### Task details
Below is a listing; write it out exactly and drop any images from it.
*** Opening of Recorded information ***
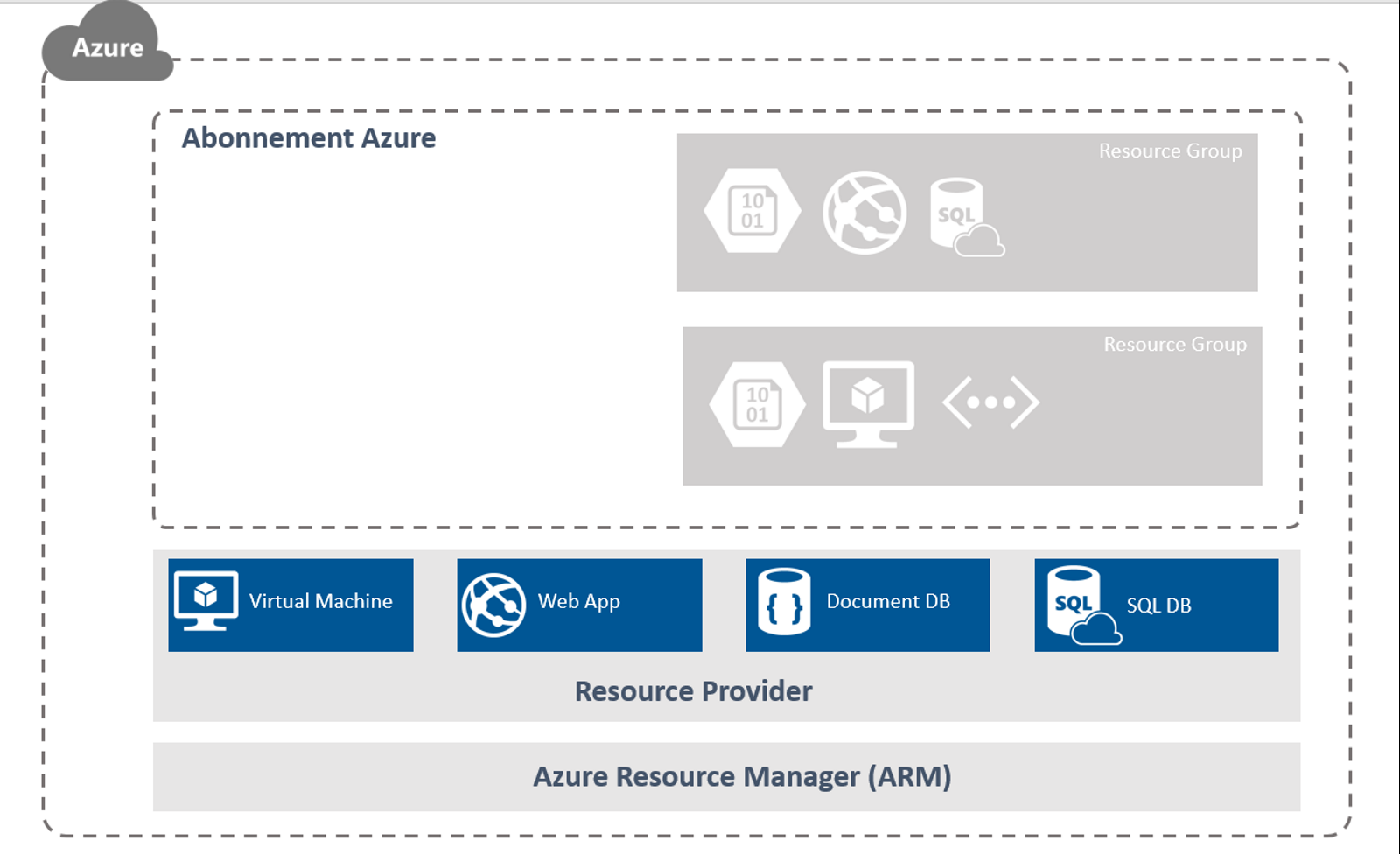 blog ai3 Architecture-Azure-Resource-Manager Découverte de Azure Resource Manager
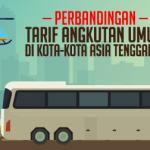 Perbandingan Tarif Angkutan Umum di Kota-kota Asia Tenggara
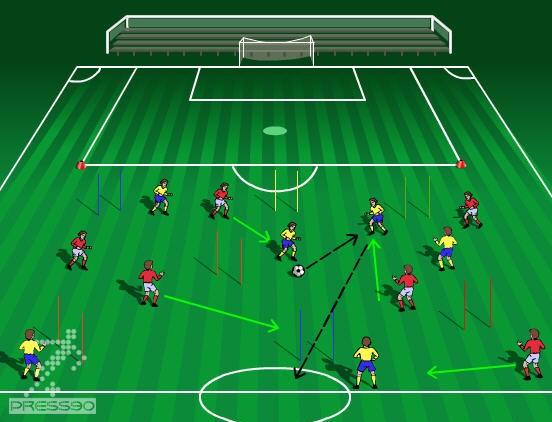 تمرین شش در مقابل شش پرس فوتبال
*** Close of Recorded information ***
### Finished task
 blog ai3 Architecture-Azure-Resource-Manager Découverte de Azure Resource Manager
 Perbandingan Tarif Angkutan Umum di Kota-kota Asia Tenggara
 تمرین شش در مقابل شش پرس فوتبال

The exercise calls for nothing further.